Exercises |
- A) Check whether each statement agrees with the article on EU representation below, and answer yes or no for each, quoting the exact words of the article that settle it. (i) The new GDPR rules were put in place for the UK on 25th May 2018. (ii) A UK business with an office and employees already based in the EU still needs an EU representative. (iii) A business that fails to comply could be fined up to five percent of its annual worldwide turnover.
- B) Write out the part of the article on EU representation below word for word, starting at "If you run a" and ending at "the legal requirements.".

Supplied passage |
## start

On 1st January 2021, a section of the General Data Protection Regulation (GDPR) will apply. This may well affect some UK businesses – those that have customers based within the EU and no staff, or company representatives there. This section of the GDPR is known as European or EU Representation, and it is related to Brexit, the process of the UK leaving the EU. It is crucial to get a better understanding of this and what it could mean for you.
Although at the time that the new GDPR rules were put in place for the UK on 25th May 2018, these EU extensions weren’t considered ‘important’ (we were, after all, still part of the EU at that point). As Brexit has indeed occurred and negotiations are currently underway as to exactly how the UK will leave, we need to look at them more closely, and if your business needs an EU Representative, you are going to need to engage one sooner rather than later.
Even if there is an agreement and a ‘no deal’ Brexit is what we go through at the end of the year, you will still need an EU Representative, and therefore engaging earlier in the process will make things smoother and more comfortable for you later on.
What Does an EU Representative Do?
An EU Representative has to be established in the EU and will work for non-EU based businesses who want to conduct business there. For the UK, the main task of an EU Representative will be to act as a liaison between the company itself, the Regulatory Authority within the particular EU country, and the data subjects.
In order to do this correctly, an EU representative’s duties will include:
- Ensuring data processing records are accessible to the Regulatory Authority
- Keeping accurate records of data processing activities for any business they are engaged by
- Answering Regulatory Authority and data subject requests, regarding any concerns about data processing
Do You Need EU Representation for Your Business?
If you run a business in the UK, you might be wondering whether or not you need EU representation, and whether to engage an EU Representative. This is going to be necessary if you provide goods or services to countries within the EU. If you do so, contacting us to find out more should be a priority, so as not to fall foul of the legal requirements.
There is an exemption to this rule: if your business has an office – and employees – that are already based in the EU, even if your head office is in the UK, you won’t need an EU representative.
If you do require an EU Representative and you fail to comply with this legislation, your business could be fined up to four percent of its annual worldwide turnover, or €20 million (whichever is higher). Potential criminal convictions can also be imposed, as well as the need to pay for any damages in resulting court cases.

## end

Entries for bounding box labeling

## start

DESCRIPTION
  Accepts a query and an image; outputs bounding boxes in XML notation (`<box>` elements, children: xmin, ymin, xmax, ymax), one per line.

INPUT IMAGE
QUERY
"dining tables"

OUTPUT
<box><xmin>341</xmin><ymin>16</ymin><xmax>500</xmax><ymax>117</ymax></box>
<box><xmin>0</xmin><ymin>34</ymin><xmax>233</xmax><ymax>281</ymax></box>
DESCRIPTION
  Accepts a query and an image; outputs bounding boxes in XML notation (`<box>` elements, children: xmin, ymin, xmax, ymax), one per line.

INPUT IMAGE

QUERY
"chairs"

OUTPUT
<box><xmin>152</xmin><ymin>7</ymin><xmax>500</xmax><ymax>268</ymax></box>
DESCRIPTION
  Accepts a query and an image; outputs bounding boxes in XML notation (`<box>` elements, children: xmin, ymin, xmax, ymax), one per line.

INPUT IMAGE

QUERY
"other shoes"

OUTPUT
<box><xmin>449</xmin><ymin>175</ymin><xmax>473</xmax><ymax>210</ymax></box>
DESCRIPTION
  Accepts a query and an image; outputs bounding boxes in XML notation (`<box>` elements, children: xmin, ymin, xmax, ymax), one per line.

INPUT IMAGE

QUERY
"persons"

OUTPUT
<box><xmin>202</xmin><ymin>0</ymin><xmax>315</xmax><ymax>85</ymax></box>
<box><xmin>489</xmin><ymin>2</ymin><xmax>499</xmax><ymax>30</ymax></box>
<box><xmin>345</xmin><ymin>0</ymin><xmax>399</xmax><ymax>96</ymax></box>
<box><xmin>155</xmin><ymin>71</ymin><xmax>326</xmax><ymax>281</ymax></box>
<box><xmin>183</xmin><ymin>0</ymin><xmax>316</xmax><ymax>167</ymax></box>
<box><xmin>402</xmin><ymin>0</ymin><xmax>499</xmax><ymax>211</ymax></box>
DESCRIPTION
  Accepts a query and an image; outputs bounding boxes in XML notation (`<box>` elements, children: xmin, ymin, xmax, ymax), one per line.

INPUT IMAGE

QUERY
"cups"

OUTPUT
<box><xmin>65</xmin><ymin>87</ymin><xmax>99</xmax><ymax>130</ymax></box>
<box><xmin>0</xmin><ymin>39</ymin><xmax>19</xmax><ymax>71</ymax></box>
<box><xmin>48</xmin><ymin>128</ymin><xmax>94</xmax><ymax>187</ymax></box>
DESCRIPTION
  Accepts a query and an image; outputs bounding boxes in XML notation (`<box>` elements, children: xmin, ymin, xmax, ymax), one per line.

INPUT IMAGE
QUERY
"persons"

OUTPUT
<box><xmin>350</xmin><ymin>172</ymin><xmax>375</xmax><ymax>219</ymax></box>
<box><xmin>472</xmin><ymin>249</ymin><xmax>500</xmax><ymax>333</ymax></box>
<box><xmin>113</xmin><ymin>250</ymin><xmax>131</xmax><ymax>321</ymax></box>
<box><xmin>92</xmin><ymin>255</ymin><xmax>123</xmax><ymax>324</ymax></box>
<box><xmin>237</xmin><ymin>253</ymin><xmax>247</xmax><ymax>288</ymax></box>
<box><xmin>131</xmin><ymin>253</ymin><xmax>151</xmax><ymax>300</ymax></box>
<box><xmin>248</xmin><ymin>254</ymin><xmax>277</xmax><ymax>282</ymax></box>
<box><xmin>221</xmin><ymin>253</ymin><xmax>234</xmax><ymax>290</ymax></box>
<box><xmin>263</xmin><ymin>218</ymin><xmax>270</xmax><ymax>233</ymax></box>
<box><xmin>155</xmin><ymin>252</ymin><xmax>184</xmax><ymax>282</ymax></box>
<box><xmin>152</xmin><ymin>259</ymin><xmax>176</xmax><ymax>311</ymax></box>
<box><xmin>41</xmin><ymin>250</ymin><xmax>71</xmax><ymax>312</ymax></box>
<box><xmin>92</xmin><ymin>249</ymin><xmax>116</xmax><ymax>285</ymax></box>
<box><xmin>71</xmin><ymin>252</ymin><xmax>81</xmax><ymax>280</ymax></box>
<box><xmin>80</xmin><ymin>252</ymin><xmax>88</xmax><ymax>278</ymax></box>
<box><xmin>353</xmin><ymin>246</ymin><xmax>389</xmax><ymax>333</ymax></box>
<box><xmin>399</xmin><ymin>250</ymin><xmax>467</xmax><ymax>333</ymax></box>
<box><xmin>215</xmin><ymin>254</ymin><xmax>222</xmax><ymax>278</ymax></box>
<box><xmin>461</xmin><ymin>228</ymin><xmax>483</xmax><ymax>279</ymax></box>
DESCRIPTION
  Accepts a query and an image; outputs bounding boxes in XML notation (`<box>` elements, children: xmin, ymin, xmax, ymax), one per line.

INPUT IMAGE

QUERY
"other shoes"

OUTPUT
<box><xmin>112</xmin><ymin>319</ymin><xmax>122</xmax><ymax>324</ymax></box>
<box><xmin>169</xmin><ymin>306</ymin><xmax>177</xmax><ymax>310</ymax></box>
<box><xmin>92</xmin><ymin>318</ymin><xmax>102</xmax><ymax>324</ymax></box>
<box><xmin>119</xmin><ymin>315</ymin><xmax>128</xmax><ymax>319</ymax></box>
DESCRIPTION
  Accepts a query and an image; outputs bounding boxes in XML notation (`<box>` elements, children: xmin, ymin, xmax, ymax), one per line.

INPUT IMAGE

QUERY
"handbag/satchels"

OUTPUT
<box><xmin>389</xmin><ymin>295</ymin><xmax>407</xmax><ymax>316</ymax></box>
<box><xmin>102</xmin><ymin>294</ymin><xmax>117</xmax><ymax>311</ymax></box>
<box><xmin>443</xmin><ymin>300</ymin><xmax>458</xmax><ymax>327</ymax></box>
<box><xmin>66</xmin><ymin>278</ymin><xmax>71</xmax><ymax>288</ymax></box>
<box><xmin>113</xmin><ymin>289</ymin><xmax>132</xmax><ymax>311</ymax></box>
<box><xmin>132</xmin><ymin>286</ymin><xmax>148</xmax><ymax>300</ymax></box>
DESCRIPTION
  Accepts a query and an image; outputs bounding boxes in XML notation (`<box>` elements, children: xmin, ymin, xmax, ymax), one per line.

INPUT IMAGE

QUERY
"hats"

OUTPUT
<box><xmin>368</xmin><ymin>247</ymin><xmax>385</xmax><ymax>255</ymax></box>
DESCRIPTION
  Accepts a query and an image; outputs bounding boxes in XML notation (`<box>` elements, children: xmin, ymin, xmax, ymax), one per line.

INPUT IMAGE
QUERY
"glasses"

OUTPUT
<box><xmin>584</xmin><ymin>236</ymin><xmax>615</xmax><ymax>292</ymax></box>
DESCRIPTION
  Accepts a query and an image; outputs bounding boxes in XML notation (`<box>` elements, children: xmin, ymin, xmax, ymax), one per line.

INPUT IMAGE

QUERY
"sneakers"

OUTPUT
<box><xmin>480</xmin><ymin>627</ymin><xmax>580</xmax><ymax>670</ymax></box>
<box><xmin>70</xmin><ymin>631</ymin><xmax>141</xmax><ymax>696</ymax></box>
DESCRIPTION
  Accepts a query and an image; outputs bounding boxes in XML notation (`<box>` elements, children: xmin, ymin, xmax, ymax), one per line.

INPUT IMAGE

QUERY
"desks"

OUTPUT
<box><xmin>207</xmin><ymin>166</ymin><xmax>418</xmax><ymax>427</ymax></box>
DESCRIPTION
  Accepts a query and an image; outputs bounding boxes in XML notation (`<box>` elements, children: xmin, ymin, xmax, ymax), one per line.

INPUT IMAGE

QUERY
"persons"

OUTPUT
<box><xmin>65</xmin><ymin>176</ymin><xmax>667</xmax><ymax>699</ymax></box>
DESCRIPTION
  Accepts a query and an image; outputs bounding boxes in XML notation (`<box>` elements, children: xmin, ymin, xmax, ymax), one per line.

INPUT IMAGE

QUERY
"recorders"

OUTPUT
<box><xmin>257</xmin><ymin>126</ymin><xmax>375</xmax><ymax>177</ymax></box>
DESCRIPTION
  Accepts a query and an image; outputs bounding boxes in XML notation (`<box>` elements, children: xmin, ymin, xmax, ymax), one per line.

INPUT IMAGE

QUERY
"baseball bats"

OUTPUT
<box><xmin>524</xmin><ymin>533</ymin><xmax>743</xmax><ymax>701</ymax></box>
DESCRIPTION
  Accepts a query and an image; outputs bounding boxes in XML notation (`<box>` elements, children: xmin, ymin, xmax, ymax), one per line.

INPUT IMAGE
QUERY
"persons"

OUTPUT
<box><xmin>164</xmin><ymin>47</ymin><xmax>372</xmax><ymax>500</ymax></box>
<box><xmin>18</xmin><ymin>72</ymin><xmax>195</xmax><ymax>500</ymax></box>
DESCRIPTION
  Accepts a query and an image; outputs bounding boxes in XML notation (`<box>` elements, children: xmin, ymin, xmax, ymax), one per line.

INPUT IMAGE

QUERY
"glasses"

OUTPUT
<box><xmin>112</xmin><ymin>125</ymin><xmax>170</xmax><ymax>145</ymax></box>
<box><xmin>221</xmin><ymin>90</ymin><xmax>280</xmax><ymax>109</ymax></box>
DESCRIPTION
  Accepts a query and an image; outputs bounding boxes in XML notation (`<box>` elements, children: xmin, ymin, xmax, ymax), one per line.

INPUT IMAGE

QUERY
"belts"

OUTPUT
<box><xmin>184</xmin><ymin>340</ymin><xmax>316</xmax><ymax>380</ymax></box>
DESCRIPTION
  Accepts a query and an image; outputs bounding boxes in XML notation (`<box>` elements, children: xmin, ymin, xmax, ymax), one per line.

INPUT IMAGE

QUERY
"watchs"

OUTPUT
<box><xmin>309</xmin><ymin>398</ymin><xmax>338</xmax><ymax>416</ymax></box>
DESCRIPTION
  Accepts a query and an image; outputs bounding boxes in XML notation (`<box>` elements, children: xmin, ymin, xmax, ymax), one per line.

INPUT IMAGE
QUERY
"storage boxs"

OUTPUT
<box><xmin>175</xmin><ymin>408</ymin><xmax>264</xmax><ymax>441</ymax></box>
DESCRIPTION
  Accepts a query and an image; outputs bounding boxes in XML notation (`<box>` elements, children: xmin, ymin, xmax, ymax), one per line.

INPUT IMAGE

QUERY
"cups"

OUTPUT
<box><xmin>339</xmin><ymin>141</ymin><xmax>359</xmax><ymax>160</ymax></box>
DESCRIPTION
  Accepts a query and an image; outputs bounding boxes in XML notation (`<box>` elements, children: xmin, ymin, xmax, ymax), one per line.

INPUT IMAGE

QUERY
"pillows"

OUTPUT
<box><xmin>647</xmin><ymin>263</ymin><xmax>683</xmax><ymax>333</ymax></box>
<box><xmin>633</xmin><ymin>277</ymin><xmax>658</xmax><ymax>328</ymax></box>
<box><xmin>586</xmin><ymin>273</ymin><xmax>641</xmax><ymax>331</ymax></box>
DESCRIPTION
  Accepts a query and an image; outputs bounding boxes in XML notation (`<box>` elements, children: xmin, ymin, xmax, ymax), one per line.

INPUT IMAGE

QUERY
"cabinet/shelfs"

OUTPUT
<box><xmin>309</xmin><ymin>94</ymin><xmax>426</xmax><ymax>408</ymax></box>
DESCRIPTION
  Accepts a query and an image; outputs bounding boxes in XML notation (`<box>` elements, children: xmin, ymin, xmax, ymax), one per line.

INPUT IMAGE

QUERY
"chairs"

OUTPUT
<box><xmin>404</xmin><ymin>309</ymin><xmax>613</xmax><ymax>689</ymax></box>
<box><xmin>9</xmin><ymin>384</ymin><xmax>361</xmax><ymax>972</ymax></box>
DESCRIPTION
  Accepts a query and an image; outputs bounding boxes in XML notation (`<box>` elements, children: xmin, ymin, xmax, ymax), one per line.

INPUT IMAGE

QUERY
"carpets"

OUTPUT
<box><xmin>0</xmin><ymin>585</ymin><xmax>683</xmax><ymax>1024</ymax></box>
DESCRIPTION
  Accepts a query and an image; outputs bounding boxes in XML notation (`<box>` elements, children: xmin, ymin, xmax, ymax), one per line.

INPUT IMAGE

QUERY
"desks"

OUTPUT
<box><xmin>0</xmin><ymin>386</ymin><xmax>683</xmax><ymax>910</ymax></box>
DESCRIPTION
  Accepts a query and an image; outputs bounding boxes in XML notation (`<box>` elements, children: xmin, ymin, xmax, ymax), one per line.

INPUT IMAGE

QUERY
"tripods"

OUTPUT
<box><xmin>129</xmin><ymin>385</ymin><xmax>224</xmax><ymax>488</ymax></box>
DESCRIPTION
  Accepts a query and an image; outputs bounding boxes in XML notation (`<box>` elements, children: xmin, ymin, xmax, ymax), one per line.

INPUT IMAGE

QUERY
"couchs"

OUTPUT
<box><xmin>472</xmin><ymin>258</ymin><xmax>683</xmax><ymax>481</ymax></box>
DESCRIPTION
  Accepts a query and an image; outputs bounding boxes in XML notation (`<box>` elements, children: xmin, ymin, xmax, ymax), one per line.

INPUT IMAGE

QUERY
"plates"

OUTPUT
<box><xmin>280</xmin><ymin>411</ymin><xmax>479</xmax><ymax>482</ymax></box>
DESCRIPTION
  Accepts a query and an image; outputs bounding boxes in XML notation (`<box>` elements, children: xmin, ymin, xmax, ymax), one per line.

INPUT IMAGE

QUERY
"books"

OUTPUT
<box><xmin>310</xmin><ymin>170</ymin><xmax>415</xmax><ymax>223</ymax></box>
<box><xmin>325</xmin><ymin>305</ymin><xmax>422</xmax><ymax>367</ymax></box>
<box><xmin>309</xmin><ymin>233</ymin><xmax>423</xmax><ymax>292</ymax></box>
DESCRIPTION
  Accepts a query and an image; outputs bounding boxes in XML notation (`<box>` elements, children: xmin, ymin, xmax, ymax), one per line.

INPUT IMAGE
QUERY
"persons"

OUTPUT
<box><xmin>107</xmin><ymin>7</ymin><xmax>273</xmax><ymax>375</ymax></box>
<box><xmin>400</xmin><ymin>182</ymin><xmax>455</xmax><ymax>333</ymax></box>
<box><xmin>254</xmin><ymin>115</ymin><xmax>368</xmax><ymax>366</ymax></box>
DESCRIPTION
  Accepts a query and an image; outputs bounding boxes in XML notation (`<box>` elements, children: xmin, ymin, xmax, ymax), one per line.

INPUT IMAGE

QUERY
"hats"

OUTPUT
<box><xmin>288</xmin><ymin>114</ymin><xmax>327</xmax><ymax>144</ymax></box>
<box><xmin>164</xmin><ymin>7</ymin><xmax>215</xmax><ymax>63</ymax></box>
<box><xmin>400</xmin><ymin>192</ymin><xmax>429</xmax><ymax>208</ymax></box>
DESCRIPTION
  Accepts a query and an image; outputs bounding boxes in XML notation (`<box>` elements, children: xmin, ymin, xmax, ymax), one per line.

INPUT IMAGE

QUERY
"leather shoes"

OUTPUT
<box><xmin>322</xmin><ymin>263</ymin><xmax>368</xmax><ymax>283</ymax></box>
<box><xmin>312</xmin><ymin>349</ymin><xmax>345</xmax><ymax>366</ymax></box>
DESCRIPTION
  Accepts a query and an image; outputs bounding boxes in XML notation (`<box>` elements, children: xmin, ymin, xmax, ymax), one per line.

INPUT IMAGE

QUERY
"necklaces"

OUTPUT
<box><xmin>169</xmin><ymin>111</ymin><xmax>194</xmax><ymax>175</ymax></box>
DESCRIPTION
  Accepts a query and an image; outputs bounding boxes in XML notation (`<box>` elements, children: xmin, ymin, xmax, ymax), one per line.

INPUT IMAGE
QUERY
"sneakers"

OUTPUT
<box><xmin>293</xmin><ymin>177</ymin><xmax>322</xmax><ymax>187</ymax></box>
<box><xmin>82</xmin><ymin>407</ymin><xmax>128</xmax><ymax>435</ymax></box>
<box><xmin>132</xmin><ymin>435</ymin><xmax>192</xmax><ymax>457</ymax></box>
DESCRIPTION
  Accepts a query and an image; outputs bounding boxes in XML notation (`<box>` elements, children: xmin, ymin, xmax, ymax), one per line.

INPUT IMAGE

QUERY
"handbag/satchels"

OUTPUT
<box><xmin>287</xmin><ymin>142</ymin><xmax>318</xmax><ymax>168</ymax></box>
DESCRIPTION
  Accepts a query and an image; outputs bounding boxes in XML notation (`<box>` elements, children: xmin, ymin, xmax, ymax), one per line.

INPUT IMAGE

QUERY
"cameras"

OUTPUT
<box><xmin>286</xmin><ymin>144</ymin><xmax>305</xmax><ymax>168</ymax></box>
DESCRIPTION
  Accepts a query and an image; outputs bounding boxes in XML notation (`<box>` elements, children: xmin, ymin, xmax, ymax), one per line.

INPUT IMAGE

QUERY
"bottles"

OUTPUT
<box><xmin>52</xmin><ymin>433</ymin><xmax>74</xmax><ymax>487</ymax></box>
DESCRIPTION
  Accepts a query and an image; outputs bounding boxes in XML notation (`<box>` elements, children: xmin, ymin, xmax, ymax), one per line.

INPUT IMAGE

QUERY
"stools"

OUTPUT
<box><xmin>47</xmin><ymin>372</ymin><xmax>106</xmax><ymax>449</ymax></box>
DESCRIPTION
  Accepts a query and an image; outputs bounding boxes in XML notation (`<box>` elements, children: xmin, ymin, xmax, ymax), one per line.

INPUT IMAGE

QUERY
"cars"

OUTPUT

## end

Worked answers |
- A)
(i) Yes: "at the time that the new GDPR rules were put in place for the UK on 25th May 2018"
(ii) No: "if your business has an office – and employees – that are already based in the EU, even if your head office is in the UK, you won’t need an EU representative"
(iii) No: "your business could be fined up to four percent of its annual worldwide turnover"

- B)
If you run a business in the UK, you might be wondering whether or not you need EU representation, and whether to engage an EU Representative. This is going to be necessary if you provide goods or services to countries within the EU. If you do so, contacting us to find out more should be a priority, so as not to fall foul of the legal requirements.